§ **Passage given**
▶

Currently is a work in progress. Changes may appear whithout previous notice, but they will be always to make it easier to use and more powerfull, making it closer to Django's.

Check at http://docs.djangoproject.com/en/dev/ref/templates/api/ for more information on syntax.

Django templates were chosen as they are quite flexible, do not set important limitations, and as way to appeal to Django developers. There is no need to reinvent the wheel here.

How to use it

  1. Create your template
  2. Compile it with otemplate into a C file.
  3. Compile this C file into your program.
  4. Call you renderer where needed, for example with filename_template(onion_dict *context, onion_request *req);

Basic syntax

There are two kinds of tags allowed: {{variables}} and {% templatetags %}. Variables are dict data straight from the context dict as passed. Template tags are builtin template tags or plugin loaded at template compile.

Variables

Variables can be navigated through the context using dots. For example {{session.username}} will search for key username on dict session. It can be nested as necessary, and if no data is found it will just print nothing.

Missing from Django templates are filters, but they are discarded by the moment as there is no dynamic data generation on dictionaries (yet), so the data can be set by the application as it will be really printed. If you need this functionality, add a bug report.

Template tags

Template tags are code instructions for the template. They may be a conditional branch ({% if %}), a loop, a translation.. or just anything. Built in template tags are:

  • if .. else .. endif The first gets an expression (simple ones by the moment), and if true goes on with the first part, if not with the second. This second part is optional.

◀

§ **Stored data**
▶

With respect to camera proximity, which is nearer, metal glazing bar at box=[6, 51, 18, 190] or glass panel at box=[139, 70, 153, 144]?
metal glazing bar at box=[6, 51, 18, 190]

◀

§ **Task details**
Write out the full excerpt on templates, word for word, from its first sentence to its last.

§ **Task response**
Currently is a work in progress. Changes may appear whithout previous notice, but they will be always to make it easier to use and more powerfull, making it closer to Django's.

Check at http://docs.djangoproject.com/en/dev/ref/templates/api/ for more information on syntax.

Django templates were chosen as they are quite flexible, do not set important limitations, and as way to appeal to Django developers. There is no need to reinvent the wheel here.

How to use it

  1. Create your template
  2. Compile it with otemplate into a C file.
  3. Compile this C file into your program.
  4. Call you renderer where needed, for example with filename_template(onion_dict *context, onion_request *req);

Basic syntax

There are two kinds of tags allowed: {{variables}} and {% templatetags %}. Variables are dict data straight from the context dict as passed. Template tags are builtin template tags or plugin loaded at template compile.

Variables

Variables can be navigated through the context using dots. For example {{session.username}} will search for key username on dict session. It can be nested as necessary, and if no data is found it will just print nothing.

Missing from Django templates are filters, but they are discarded by the moment as there is no dynamic data generation on dictionaries (yet), so the data can be set by the application as it will be really printed. If you need this functionality, add a bug report.

Template tags

Template tags are code instructions for the template. They may be a conditional branch ({% if %}), a loop, a translation.. or just anything. Built in template tags are:

  • if .. else .. endif The first gets an expression (simple ones by the moment), and if true goes on with the first part, if not with the second. This second part is optional.